ChatGPT Work: l’AI che gestisce progetti complessi in autonomia

L'azienda guidata da Sam Altman introduce in Europa un agente integrato in ChatGPT capace di operare su app e file per ore, insieme alla nuova famiglia di modelli GPT-5.6 composta da Sol, Terra e Luna

ChatGPT Work di OpenAI è un nuovo strumento agentico integrato in ChatGPT pensato per svolgere in autonomia attività complesse su più fasi, agendo direttamente su applicazioni e documenti dell’utente. La novità arriva insieme al lancio della famiglia di modelli GPT-5.6, che debutta con tre varianti,  Sol, Terra e Luna, differenziate per potenza di calcolo e costo.

Cosa cambia con ChatGPT Work

Il nuovo agente sarebbe in grado di acquisire il contesto da app, file e flussi di lavoro condivisi dall’utente e di produrre in autonomia contenuti articolati: documenti, fogli di calcolo, presentazioni e persino applicazioni web. La funzionalità integra le capacità di Codex, lo strumento di OpenAI dedicato alla scrittura di codice, rendendolo disponibile su web, mobile e desktop.

Il lancio è stato accompagnato anche dall’annuncio di nuova app desktop che riunisce in un’unica interfaccia tre modalità d’uso: Chat per l’assistenza quotidiana, Work per le attività articolate su più passaggi e Codex per lo sviluppo software. L’app include inoltre un browser interno e una funzione di “Computer Use” che consente all’agente di operare direttamente su siti web e applicazioni installate sul dispositivo.

Tra le altre novità segnalate da OpenAI figurano una directory unificata di plug-in per collegare ChatGPT a strumenti come Slack, Gmail, Google Drive, calendari e CRM, e la possibilità di programmare attività ricorrenti attraverso la funzione Scheduled Tasks.

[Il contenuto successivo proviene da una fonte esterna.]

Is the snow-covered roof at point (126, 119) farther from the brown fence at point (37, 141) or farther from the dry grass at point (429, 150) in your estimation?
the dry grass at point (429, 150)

La famiglia di modelli GPT-5.6: Sol, Terra e Luna

Alla base di ChatGPT Work c’è GPT-5.6, la nuova generazione di modelli OpenAI articolata in tre versioni pensate per esigenze diverse:

  • Sol, il modello di punta, orientato a coding, cybersecurity, ricerca scientifica e attività ad alta intensità cognitiva;
  • Terra, pensato come opzione bilanciata per il lavoro quotidiano;
  • Luna, la variante più economica in termini di costo computazionale.

Secondo i dati diffusi da OpenAI, Sol avrebbe ottenuto un punteggio di 53,6 nel benchmark Agents’ Last Exam, superando il modello concorrente Claude Fable 5 di Anthropic di 13,1 punti nella configurazione più avanzata, e di 11,4 punti nella modalità di ragionamento intermedio, con un costo stimato circa quattro volte inferiore. Nell’Artificial Analysis Coding Agent Index, Sol avrebbe raggiunto un punteggio di 80, contro un vantaggio dichiarato di 2,8 punti su Fable 5, utilizzando — secondo l’azienda — meno della metà dei token e circa un terzo del costo. Su ExploitBench, benchmark che misura la capacità di individuare ed eseguire codice vulnerabile, Sol avrebbe ottenuto un punteggio del 73,5%, contro il 47,9% attribuito al modello precedente GPT-5.5. Si tratta di dati diffusi direttamente da OpenAI, non ancora verificati da benchmark indipendenti.

Il modello introduce anche una modalità denominata Ultra, presentata come la configurazione a più alte prestazioni, progettata per coordinare più agenti in parallelo su progetti particolarmente complessi.